Written by Butch Fernandez Reporter
Wednesday, 23 September 2009 19:25
THE Real Estate Investment Trust (REIT), described as a sustainable economic driver in countries where it has long been used as an investment and financing tool, inched closer to realization in the Philippines, with a congressional conference committee consolidating the Senate and House versions of the REIT bill. The members agreed to impose the standard 30-percent tax on corporate income only on 10 percent of the earnings of a REIT.
Under the bill, REITs are listed stock corporations that will provide small and large investors with options to participate directly in the ownership, financing and management of large-scale real-estate projects at affordable rates of investment.
Sen. Edgardo Angara, the bill’s principal author, confirmed that the provision limiting the 30-percent corporate income tax on only 10 percent of REIT’s earnings is provided in the final version adopted by the bicameral panel, as part of the incentives in the bill.

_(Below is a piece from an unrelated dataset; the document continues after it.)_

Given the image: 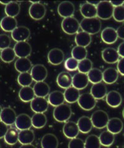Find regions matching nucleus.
I'll return each mask as SVG.
<instances>
[{"mask_svg":"<svg viewBox=\"0 0 124 148\" xmlns=\"http://www.w3.org/2000/svg\"><path fill=\"white\" fill-rule=\"evenodd\" d=\"M80 24L82 31L87 32L91 36L99 32L102 27L101 21L97 18H84Z\"/></svg>","mask_w":124,"mask_h":148,"instance_id":"f257e3e1","label":"nucleus"},{"mask_svg":"<svg viewBox=\"0 0 124 148\" xmlns=\"http://www.w3.org/2000/svg\"><path fill=\"white\" fill-rule=\"evenodd\" d=\"M72 114L71 107L68 105L64 103L55 106L53 112V116L55 120L60 123L67 121L72 116Z\"/></svg>","mask_w":124,"mask_h":148,"instance_id":"f03ea898","label":"nucleus"},{"mask_svg":"<svg viewBox=\"0 0 124 148\" xmlns=\"http://www.w3.org/2000/svg\"><path fill=\"white\" fill-rule=\"evenodd\" d=\"M61 29L66 34L73 35L77 34L80 28V24L73 16L64 18L61 22Z\"/></svg>","mask_w":124,"mask_h":148,"instance_id":"7ed1b4c3","label":"nucleus"},{"mask_svg":"<svg viewBox=\"0 0 124 148\" xmlns=\"http://www.w3.org/2000/svg\"><path fill=\"white\" fill-rule=\"evenodd\" d=\"M96 8L98 18L107 20L112 17L114 8L109 1H100Z\"/></svg>","mask_w":124,"mask_h":148,"instance_id":"20e7f679","label":"nucleus"},{"mask_svg":"<svg viewBox=\"0 0 124 148\" xmlns=\"http://www.w3.org/2000/svg\"><path fill=\"white\" fill-rule=\"evenodd\" d=\"M93 125L97 129H103L106 127L109 121V115L106 112L101 110L94 112L91 117Z\"/></svg>","mask_w":124,"mask_h":148,"instance_id":"39448f33","label":"nucleus"},{"mask_svg":"<svg viewBox=\"0 0 124 148\" xmlns=\"http://www.w3.org/2000/svg\"><path fill=\"white\" fill-rule=\"evenodd\" d=\"M78 103L82 110L89 111L95 107L96 100L91 93H85L80 95L78 100Z\"/></svg>","mask_w":124,"mask_h":148,"instance_id":"423d86ee","label":"nucleus"},{"mask_svg":"<svg viewBox=\"0 0 124 148\" xmlns=\"http://www.w3.org/2000/svg\"><path fill=\"white\" fill-rule=\"evenodd\" d=\"M13 49L16 56L19 58H27L32 52L31 46L26 41L17 42Z\"/></svg>","mask_w":124,"mask_h":148,"instance_id":"0eeeda50","label":"nucleus"},{"mask_svg":"<svg viewBox=\"0 0 124 148\" xmlns=\"http://www.w3.org/2000/svg\"><path fill=\"white\" fill-rule=\"evenodd\" d=\"M29 14L33 19L40 20L46 14V8L40 2L32 4L29 9Z\"/></svg>","mask_w":124,"mask_h":148,"instance_id":"6e6552de","label":"nucleus"},{"mask_svg":"<svg viewBox=\"0 0 124 148\" xmlns=\"http://www.w3.org/2000/svg\"><path fill=\"white\" fill-rule=\"evenodd\" d=\"M31 74L33 80L36 82H42L46 79L48 71L44 65L36 64L31 68Z\"/></svg>","mask_w":124,"mask_h":148,"instance_id":"1a4fd4ad","label":"nucleus"},{"mask_svg":"<svg viewBox=\"0 0 124 148\" xmlns=\"http://www.w3.org/2000/svg\"><path fill=\"white\" fill-rule=\"evenodd\" d=\"M31 36L29 29L26 26H18L11 32L12 39L16 42L26 41Z\"/></svg>","mask_w":124,"mask_h":148,"instance_id":"9d476101","label":"nucleus"},{"mask_svg":"<svg viewBox=\"0 0 124 148\" xmlns=\"http://www.w3.org/2000/svg\"><path fill=\"white\" fill-rule=\"evenodd\" d=\"M74 11H75V8L73 4L68 1L60 3L57 8L58 13L63 18L72 17L74 14Z\"/></svg>","mask_w":124,"mask_h":148,"instance_id":"9b49d317","label":"nucleus"},{"mask_svg":"<svg viewBox=\"0 0 124 148\" xmlns=\"http://www.w3.org/2000/svg\"><path fill=\"white\" fill-rule=\"evenodd\" d=\"M48 101L44 97H36L31 101V108L35 113H44L48 108Z\"/></svg>","mask_w":124,"mask_h":148,"instance_id":"f8f14e48","label":"nucleus"},{"mask_svg":"<svg viewBox=\"0 0 124 148\" xmlns=\"http://www.w3.org/2000/svg\"><path fill=\"white\" fill-rule=\"evenodd\" d=\"M65 55L63 51L59 48H54L49 51L47 55L48 62L53 65L61 64L64 60Z\"/></svg>","mask_w":124,"mask_h":148,"instance_id":"ddd939ff","label":"nucleus"},{"mask_svg":"<svg viewBox=\"0 0 124 148\" xmlns=\"http://www.w3.org/2000/svg\"><path fill=\"white\" fill-rule=\"evenodd\" d=\"M16 117L17 116L15 111L10 107L4 108L0 114V120L7 126L14 124Z\"/></svg>","mask_w":124,"mask_h":148,"instance_id":"4468645a","label":"nucleus"},{"mask_svg":"<svg viewBox=\"0 0 124 148\" xmlns=\"http://www.w3.org/2000/svg\"><path fill=\"white\" fill-rule=\"evenodd\" d=\"M102 57L106 63L112 64L117 62L120 56L116 49L112 47H107L102 51Z\"/></svg>","mask_w":124,"mask_h":148,"instance_id":"2eb2a0df","label":"nucleus"},{"mask_svg":"<svg viewBox=\"0 0 124 148\" xmlns=\"http://www.w3.org/2000/svg\"><path fill=\"white\" fill-rule=\"evenodd\" d=\"M89 82L88 75L86 73L78 72L73 77V87L79 90L85 88L88 85Z\"/></svg>","mask_w":124,"mask_h":148,"instance_id":"dca6fc26","label":"nucleus"},{"mask_svg":"<svg viewBox=\"0 0 124 148\" xmlns=\"http://www.w3.org/2000/svg\"><path fill=\"white\" fill-rule=\"evenodd\" d=\"M101 39L103 42L107 44L115 43L118 39L116 30L111 27L104 28L101 32Z\"/></svg>","mask_w":124,"mask_h":148,"instance_id":"f3484780","label":"nucleus"},{"mask_svg":"<svg viewBox=\"0 0 124 148\" xmlns=\"http://www.w3.org/2000/svg\"><path fill=\"white\" fill-rule=\"evenodd\" d=\"M63 133L68 139L76 138L80 133L77 123L73 121H66L63 128Z\"/></svg>","mask_w":124,"mask_h":148,"instance_id":"a211bd4d","label":"nucleus"},{"mask_svg":"<svg viewBox=\"0 0 124 148\" xmlns=\"http://www.w3.org/2000/svg\"><path fill=\"white\" fill-rule=\"evenodd\" d=\"M14 124L16 128L20 131L30 129L32 126L31 118L27 114H20L16 117Z\"/></svg>","mask_w":124,"mask_h":148,"instance_id":"6ab92c4d","label":"nucleus"},{"mask_svg":"<svg viewBox=\"0 0 124 148\" xmlns=\"http://www.w3.org/2000/svg\"><path fill=\"white\" fill-rule=\"evenodd\" d=\"M106 103L112 108H117L121 105L122 97L121 94L115 90H112L107 93L106 96Z\"/></svg>","mask_w":124,"mask_h":148,"instance_id":"aec40b11","label":"nucleus"},{"mask_svg":"<svg viewBox=\"0 0 124 148\" xmlns=\"http://www.w3.org/2000/svg\"><path fill=\"white\" fill-rule=\"evenodd\" d=\"M107 93V89L105 84L97 83L94 84L91 88V94L96 100H101L106 97Z\"/></svg>","mask_w":124,"mask_h":148,"instance_id":"412c9836","label":"nucleus"},{"mask_svg":"<svg viewBox=\"0 0 124 148\" xmlns=\"http://www.w3.org/2000/svg\"><path fill=\"white\" fill-rule=\"evenodd\" d=\"M107 129L114 134H117L121 132L123 128L122 121L119 118H112L109 120L106 126Z\"/></svg>","mask_w":124,"mask_h":148,"instance_id":"4be33fe9","label":"nucleus"},{"mask_svg":"<svg viewBox=\"0 0 124 148\" xmlns=\"http://www.w3.org/2000/svg\"><path fill=\"white\" fill-rule=\"evenodd\" d=\"M73 77L67 72L60 73L57 78V83L61 88L67 89L72 85Z\"/></svg>","mask_w":124,"mask_h":148,"instance_id":"5701e85b","label":"nucleus"},{"mask_svg":"<svg viewBox=\"0 0 124 148\" xmlns=\"http://www.w3.org/2000/svg\"><path fill=\"white\" fill-rule=\"evenodd\" d=\"M102 80L106 84H113L116 82L119 78V72L117 69L112 67L106 69L102 72Z\"/></svg>","mask_w":124,"mask_h":148,"instance_id":"b1692460","label":"nucleus"},{"mask_svg":"<svg viewBox=\"0 0 124 148\" xmlns=\"http://www.w3.org/2000/svg\"><path fill=\"white\" fill-rule=\"evenodd\" d=\"M41 146L43 148H57L59 146V140L55 135L46 134L41 140Z\"/></svg>","mask_w":124,"mask_h":148,"instance_id":"393cba45","label":"nucleus"},{"mask_svg":"<svg viewBox=\"0 0 124 148\" xmlns=\"http://www.w3.org/2000/svg\"><path fill=\"white\" fill-rule=\"evenodd\" d=\"M80 12L81 15L84 18H93L97 17L96 6L91 5L88 2L81 5Z\"/></svg>","mask_w":124,"mask_h":148,"instance_id":"a878e982","label":"nucleus"},{"mask_svg":"<svg viewBox=\"0 0 124 148\" xmlns=\"http://www.w3.org/2000/svg\"><path fill=\"white\" fill-rule=\"evenodd\" d=\"M35 136L34 131L30 129L20 130L19 133L18 141L22 145L32 144L34 141Z\"/></svg>","mask_w":124,"mask_h":148,"instance_id":"bb28decb","label":"nucleus"},{"mask_svg":"<svg viewBox=\"0 0 124 148\" xmlns=\"http://www.w3.org/2000/svg\"><path fill=\"white\" fill-rule=\"evenodd\" d=\"M0 26L5 32H12L18 27V22L15 18L5 16L0 22Z\"/></svg>","mask_w":124,"mask_h":148,"instance_id":"cd10ccee","label":"nucleus"},{"mask_svg":"<svg viewBox=\"0 0 124 148\" xmlns=\"http://www.w3.org/2000/svg\"><path fill=\"white\" fill-rule=\"evenodd\" d=\"M34 89L35 95L37 97H46L50 92L49 85L44 81L36 82L34 85Z\"/></svg>","mask_w":124,"mask_h":148,"instance_id":"c85d7f7f","label":"nucleus"},{"mask_svg":"<svg viewBox=\"0 0 124 148\" xmlns=\"http://www.w3.org/2000/svg\"><path fill=\"white\" fill-rule=\"evenodd\" d=\"M64 93L59 90H55L49 94L48 98V103L53 106H57L65 102Z\"/></svg>","mask_w":124,"mask_h":148,"instance_id":"c756f323","label":"nucleus"},{"mask_svg":"<svg viewBox=\"0 0 124 148\" xmlns=\"http://www.w3.org/2000/svg\"><path fill=\"white\" fill-rule=\"evenodd\" d=\"M77 125L80 132L83 134L89 133L93 127L91 118L86 116L81 117L78 120Z\"/></svg>","mask_w":124,"mask_h":148,"instance_id":"7c9ffc66","label":"nucleus"},{"mask_svg":"<svg viewBox=\"0 0 124 148\" xmlns=\"http://www.w3.org/2000/svg\"><path fill=\"white\" fill-rule=\"evenodd\" d=\"M32 66L31 61L28 58H19L14 64L16 70L19 73L29 72L31 69Z\"/></svg>","mask_w":124,"mask_h":148,"instance_id":"2f4dec72","label":"nucleus"},{"mask_svg":"<svg viewBox=\"0 0 124 148\" xmlns=\"http://www.w3.org/2000/svg\"><path fill=\"white\" fill-rule=\"evenodd\" d=\"M35 95L33 88L30 86L27 87H22L19 90V97L20 100L23 102L27 103L31 101L35 98Z\"/></svg>","mask_w":124,"mask_h":148,"instance_id":"473e14b6","label":"nucleus"},{"mask_svg":"<svg viewBox=\"0 0 124 148\" xmlns=\"http://www.w3.org/2000/svg\"><path fill=\"white\" fill-rule=\"evenodd\" d=\"M65 97V100L68 103H74L78 101V98L80 96L79 90L73 87H70L67 89L63 93Z\"/></svg>","mask_w":124,"mask_h":148,"instance_id":"72a5a7b5","label":"nucleus"},{"mask_svg":"<svg viewBox=\"0 0 124 148\" xmlns=\"http://www.w3.org/2000/svg\"><path fill=\"white\" fill-rule=\"evenodd\" d=\"M32 126L36 129H41L46 125L47 119L43 113H35L31 118Z\"/></svg>","mask_w":124,"mask_h":148,"instance_id":"f704fd0d","label":"nucleus"},{"mask_svg":"<svg viewBox=\"0 0 124 148\" xmlns=\"http://www.w3.org/2000/svg\"><path fill=\"white\" fill-rule=\"evenodd\" d=\"M91 36L86 32H78L75 36V42L78 46L86 47L91 42Z\"/></svg>","mask_w":124,"mask_h":148,"instance_id":"c9c22d12","label":"nucleus"},{"mask_svg":"<svg viewBox=\"0 0 124 148\" xmlns=\"http://www.w3.org/2000/svg\"><path fill=\"white\" fill-rule=\"evenodd\" d=\"M19 138V133L18 130L13 127H11L10 128H8L6 133L5 134L4 139L6 143V144L11 146L14 145L18 142Z\"/></svg>","mask_w":124,"mask_h":148,"instance_id":"e433bc0d","label":"nucleus"},{"mask_svg":"<svg viewBox=\"0 0 124 148\" xmlns=\"http://www.w3.org/2000/svg\"><path fill=\"white\" fill-rule=\"evenodd\" d=\"M101 145L105 147H109L113 145L115 141L114 134L108 130L102 132L99 136Z\"/></svg>","mask_w":124,"mask_h":148,"instance_id":"4c0bfd02","label":"nucleus"},{"mask_svg":"<svg viewBox=\"0 0 124 148\" xmlns=\"http://www.w3.org/2000/svg\"><path fill=\"white\" fill-rule=\"evenodd\" d=\"M87 75H88L89 81L93 84L100 83V82L102 81V79H103L102 72L99 69H97V68L92 69L88 73Z\"/></svg>","mask_w":124,"mask_h":148,"instance_id":"58836bf2","label":"nucleus"},{"mask_svg":"<svg viewBox=\"0 0 124 148\" xmlns=\"http://www.w3.org/2000/svg\"><path fill=\"white\" fill-rule=\"evenodd\" d=\"M20 5L16 1H11L5 7V13L7 16L15 18L20 13Z\"/></svg>","mask_w":124,"mask_h":148,"instance_id":"ea45409f","label":"nucleus"},{"mask_svg":"<svg viewBox=\"0 0 124 148\" xmlns=\"http://www.w3.org/2000/svg\"><path fill=\"white\" fill-rule=\"evenodd\" d=\"M88 56V51L86 47L76 46L73 48L72 56L78 61H80L86 58Z\"/></svg>","mask_w":124,"mask_h":148,"instance_id":"a19ab883","label":"nucleus"},{"mask_svg":"<svg viewBox=\"0 0 124 148\" xmlns=\"http://www.w3.org/2000/svg\"><path fill=\"white\" fill-rule=\"evenodd\" d=\"M16 57L13 49L7 47L1 51V59L5 63H11L15 59Z\"/></svg>","mask_w":124,"mask_h":148,"instance_id":"79ce46f5","label":"nucleus"},{"mask_svg":"<svg viewBox=\"0 0 124 148\" xmlns=\"http://www.w3.org/2000/svg\"><path fill=\"white\" fill-rule=\"evenodd\" d=\"M101 146L99 138L95 134L89 135L84 142L85 148H99Z\"/></svg>","mask_w":124,"mask_h":148,"instance_id":"37998d69","label":"nucleus"},{"mask_svg":"<svg viewBox=\"0 0 124 148\" xmlns=\"http://www.w3.org/2000/svg\"><path fill=\"white\" fill-rule=\"evenodd\" d=\"M33 82L32 77L30 73L24 72L20 73L18 77V84L22 86V87H27L30 86Z\"/></svg>","mask_w":124,"mask_h":148,"instance_id":"c03bdc74","label":"nucleus"},{"mask_svg":"<svg viewBox=\"0 0 124 148\" xmlns=\"http://www.w3.org/2000/svg\"><path fill=\"white\" fill-rule=\"evenodd\" d=\"M93 69V62L89 59H84L79 61L78 70L79 72L88 73Z\"/></svg>","mask_w":124,"mask_h":148,"instance_id":"a18cd8bd","label":"nucleus"},{"mask_svg":"<svg viewBox=\"0 0 124 148\" xmlns=\"http://www.w3.org/2000/svg\"><path fill=\"white\" fill-rule=\"evenodd\" d=\"M79 61L74 59L73 57H69L65 62V67L68 71H75L78 69Z\"/></svg>","mask_w":124,"mask_h":148,"instance_id":"49530a36","label":"nucleus"},{"mask_svg":"<svg viewBox=\"0 0 124 148\" xmlns=\"http://www.w3.org/2000/svg\"><path fill=\"white\" fill-rule=\"evenodd\" d=\"M113 18L117 22H124V6L114 8Z\"/></svg>","mask_w":124,"mask_h":148,"instance_id":"de8ad7c7","label":"nucleus"},{"mask_svg":"<svg viewBox=\"0 0 124 148\" xmlns=\"http://www.w3.org/2000/svg\"><path fill=\"white\" fill-rule=\"evenodd\" d=\"M11 40L10 37L6 34H0V49H6L10 47Z\"/></svg>","mask_w":124,"mask_h":148,"instance_id":"09e8293b","label":"nucleus"},{"mask_svg":"<svg viewBox=\"0 0 124 148\" xmlns=\"http://www.w3.org/2000/svg\"><path fill=\"white\" fill-rule=\"evenodd\" d=\"M69 148H84V142L80 138H74L72 139L68 144Z\"/></svg>","mask_w":124,"mask_h":148,"instance_id":"8fccbe9b","label":"nucleus"},{"mask_svg":"<svg viewBox=\"0 0 124 148\" xmlns=\"http://www.w3.org/2000/svg\"><path fill=\"white\" fill-rule=\"evenodd\" d=\"M117 71L119 73L121 74V75L124 76V57L122 58L121 59L119 60L117 62Z\"/></svg>","mask_w":124,"mask_h":148,"instance_id":"3c124183","label":"nucleus"},{"mask_svg":"<svg viewBox=\"0 0 124 148\" xmlns=\"http://www.w3.org/2000/svg\"><path fill=\"white\" fill-rule=\"evenodd\" d=\"M7 130V125L0 120V139L4 138Z\"/></svg>","mask_w":124,"mask_h":148,"instance_id":"603ef678","label":"nucleus"},{"mask_svg":"<svg viewBox=\"0 0 124 148\" xmlns=\"http://www.w3.org/2000/svg\"><path fill=\"white\" fill-rule=\"evenodd\" d=\"M116 31H117L118 38L122 40H124V23L122 24L121 26H120L117 28Z\"/></svg>","mask_w":124,"mask_h":148,"instance_id":"864d4df0","label":"nucleus"},{"mask_svg":"<svg viewBox=\"0 0 124 148\" xmlns=\"http://www.w3.org/2000/svg\"><path fill=\"white\" fill-rule=\"evenodd\" d=\"M117 52L119 53V56L121 57L122 58H123L124 57V42H122L119 45L117 49Z\"/></svg>","mask_w":124,"mask_h":148,"instance_id":"5fc2aeb1","label":"nucleus"},{"mask_svg":"<svg viewBox=\"0 0 124 148\" xmlns=\"http://www.w3.org/2000/svg\"><path fill=\"white\" fill-rule=\"evenodd\" d=\"M110 2L112 4V5L114 6V8L123 6V5L124 4L123 1H111Z\"/></svg>","mask_w":124,"mask_h":148,"instance_id":"6e6d98bb","label":"nucleus"},{"mask_svg":"<svg viewBox=\"0 0 124 148\" xmlns=\"http://www.w3.org/2000/svg\"><path fill=\"white\" fill-rule=\"evenodd\" d=\"M87 2L95 6H97L99 5V3H100V1H87Z\"/></svg>","mask_w":124,"mask_h":148,"instance_id":"4d7b16f0","label":"nucleus"},{"mask_svg":"<svg viewBox=\"0 0 124 148\" xmlns=\"http://www.w3.org/2000/svg\"><path fill=\"white\" fill-rule=\"evenodd\" d=\"M11 2V1H0V3L2 4V5H7L9 4Z\"/></svg>","mask_w":124,"mask_h":148,"instance_id":"13d9d810","label":"nucleus"},{"mask_svg":"<svg viewBox=\"0 0 124 148\" xmlns=\"http://www.w3.org/2000/svg\"><path fill=\"white\" fill-rule=\"evenodd\" d=\"M21 147H34V146L32 145V144H29V145H24L21 146Z\"/></svg>","mask_w":124,"mask_h":148,"instance_id":"bf43d9fd","label":"nucleus"},{"mask_svg":"<svg viewBox=\"0 0 124 148\" xmlns=\"http://www.w3.org/2000/svg\"><path fill=\"white\" fill-rule=\"evenodd\" d=\"M1 111H2V108H1V106H0V114H1Z\"/></svg>","mask_w":124,"mask_h":148,"instance_id":"052dcab7","label":"nucleus"},{"mask_svg":"<svg viewBox=\"0 0 124 148\" xmlns=\"http://www.w3.org/2000/svg\"><path fill=\"white\" fill-rule=\"evenodd\" d=\"M122 114H123V117L124 118V108H123V112H122Z\"/></svg>","mask_w":124,"mask_h":148,"instance_id":"680f3d73","label":"nucleus"},{"mask_svg":"<svg viewBox=\"0 0 124 148\" xmlns=\"http://www.w3.org/2000/svg\"><path fill=\"white\" fill-rule=\"evenodd\" d=\"M1 49H0V58H1Z\"/></svg>","mask_w":124,"mask_h":148,"instance_id":"e2e57ef3","label":"nucleus"},{"mask_svg":"<svg viewBox=\"0 0 124 148\" xmlns=\"http://www.w3.org/2000/svg\"><path fill=\"white\" fill-rule=\"evenodd\" d=\"M1 145H0V148H1Z\"/></svg>","mask_w":124,"mask_h":148,"instance_id":"0e129e2a","label":"nucleus"}]
</instances>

“It required a REIT company to distribute annually at least 90 percent of its distributable income as dividends to its shareholders, and so, the remaining 10 percent will be the tax base,” Angara explained.
He added that the consolidated bill on stock corporations that will pool investors’ funds and investments in these in real-estate ventures is expected to be ratified by both chambers on Monday.
During the bicameral panel meeting on Tuesday, Department of Finance (DOF) officials argued for limiting the tax perks in the bill, voicing serious concerns over their negative impact on the tax base amid government efforts to raise revenues to cover the ballooning deficit.
But while lawmakers agreed to withdraw the proposed preferential income-tax rate of 25 percent for REITs in the first three years, they insisted on a compromise to instead impose the existing 30-percent corporate income tax on 10 percent of REITs income.
At the same time, the consolidated version provides for a creditable withholding tax on income payments to a REIT of 1 percent; plus half of the applicable documentary stamp tax to the sale or transfer of real properties to REITs.
Heeding the DOF’s plea, the lawmakers also agreed that the REITs will not be exempted from paying the value-added tax for the sale, exchange, or transfer of securities that are part of a REIT’s real estate-related assets.